§ **Problem**: Beginning with the line where "object boxes (frame" appears, set down each line exactly until the records below end, and omit the pictures.

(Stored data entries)

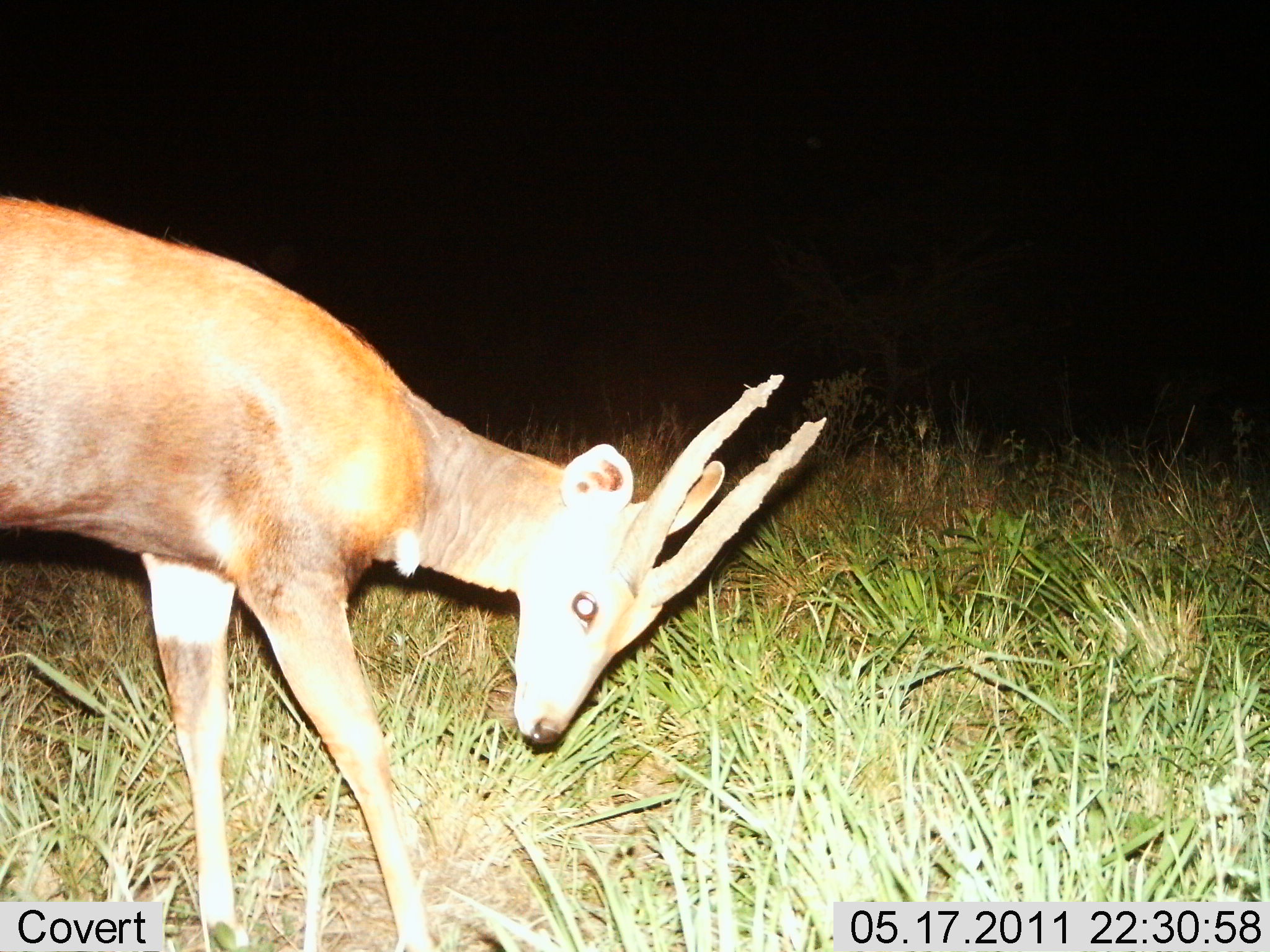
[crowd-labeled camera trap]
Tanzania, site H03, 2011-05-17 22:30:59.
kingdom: Animalia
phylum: Chordata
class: Mammalia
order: Artiodactyla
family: Bovidae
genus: Tragelaphus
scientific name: Tragelaphus scriptus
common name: bushbuck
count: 1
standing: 100%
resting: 0%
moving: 0%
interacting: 0%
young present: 0%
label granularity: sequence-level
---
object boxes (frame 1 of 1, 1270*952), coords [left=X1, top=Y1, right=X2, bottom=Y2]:
animal: [left=0, top=198, right=829, bottom=951]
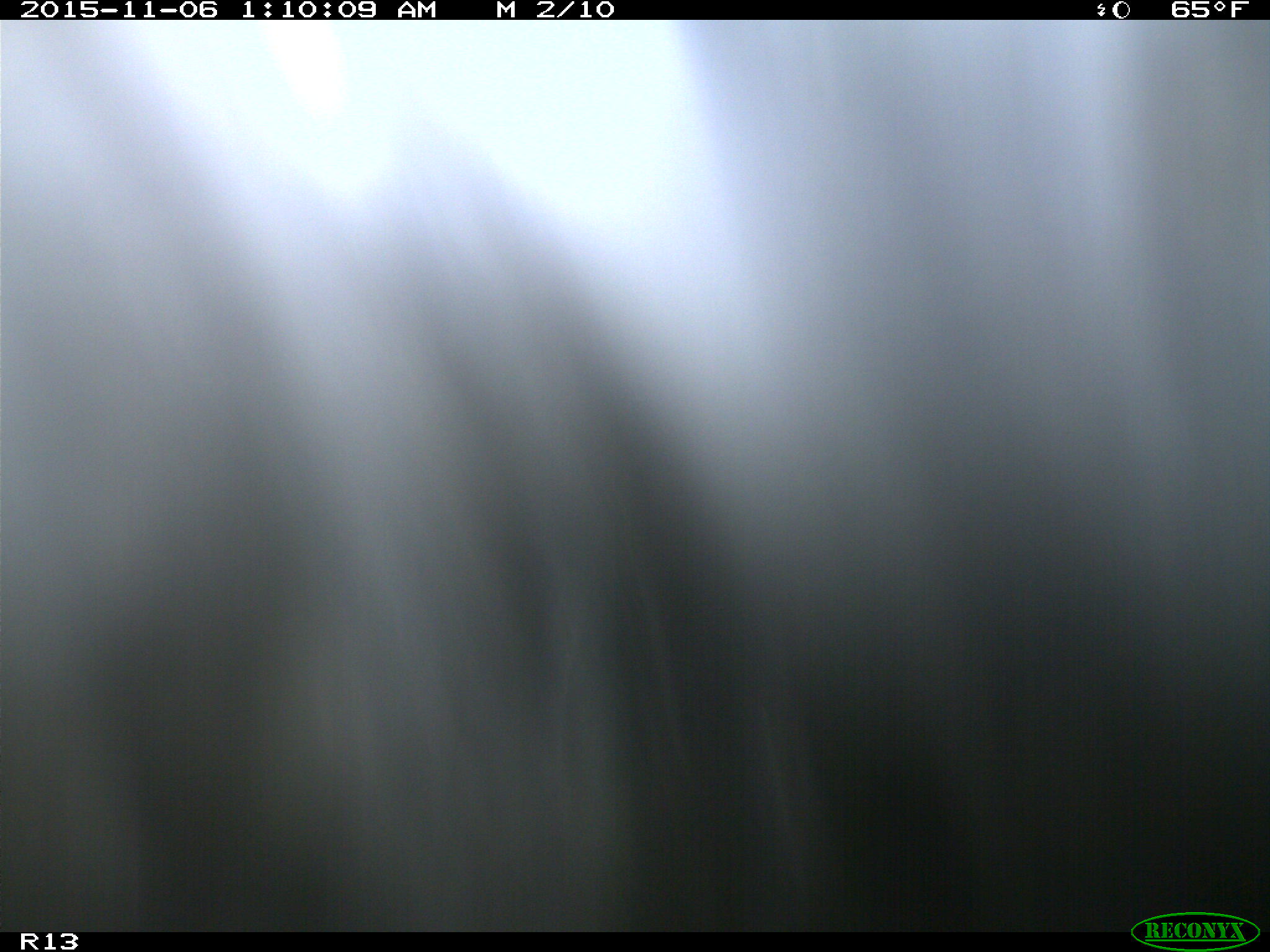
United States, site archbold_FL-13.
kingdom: Animalia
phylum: Chordata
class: Mammalia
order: Artiodactyla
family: Bovidae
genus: Bos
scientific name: Bos taurus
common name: domestic cow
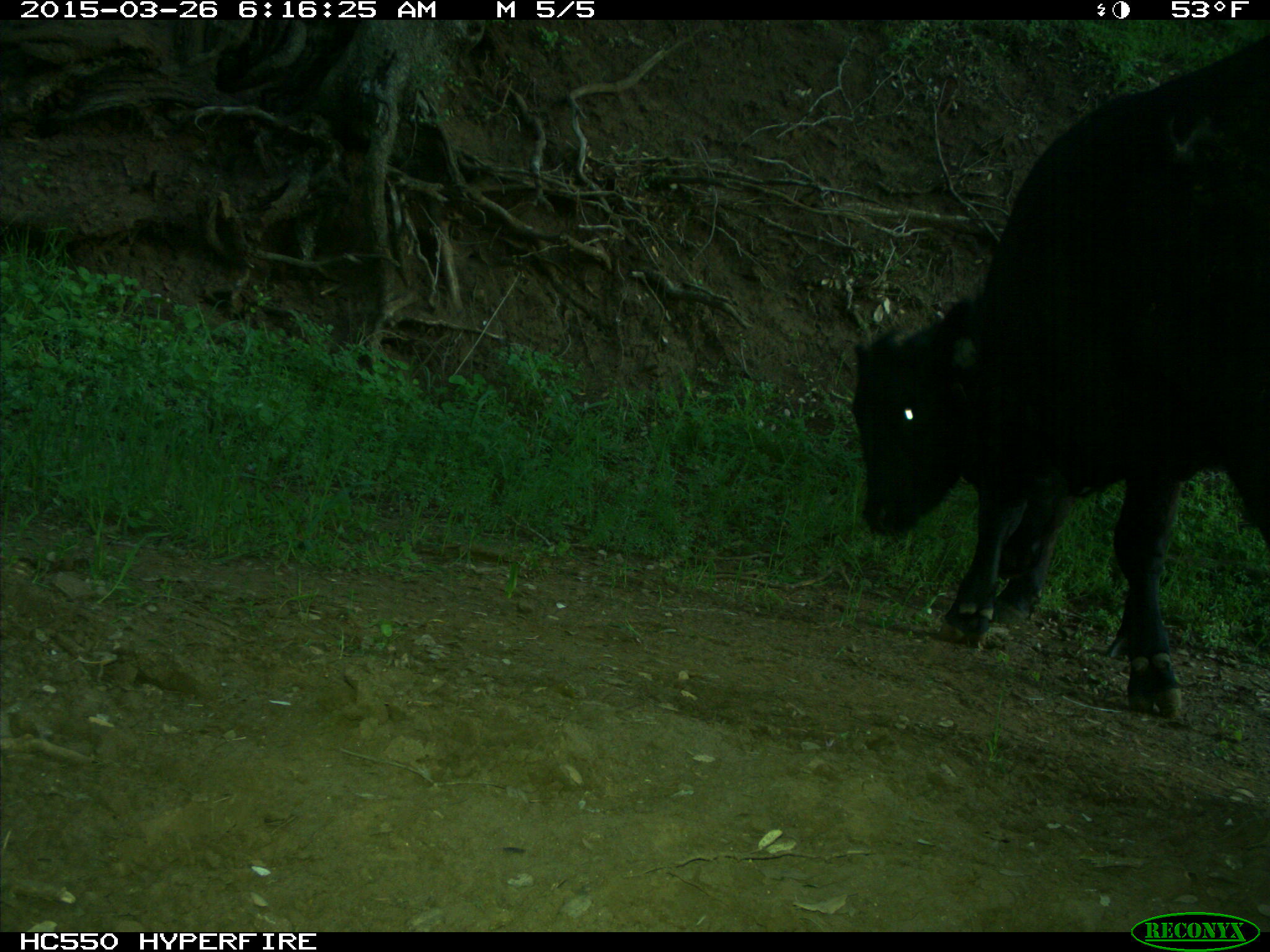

§ **Your response**:
object boxes (frame 1 of 1, 1270*952), coords [left=X1, top=Y1, right=X2, bottom=Y2]:
animal: [left=0, top=198, right=829, bottom=951]
United States, site archbold_FL-13.
kingdom: Animalia
phylum: Chordata
class: Mammalia
order: Artiodactyla
family: Bovidae
genus: Bos
scientific name: Bos taurus
common name: domestic cow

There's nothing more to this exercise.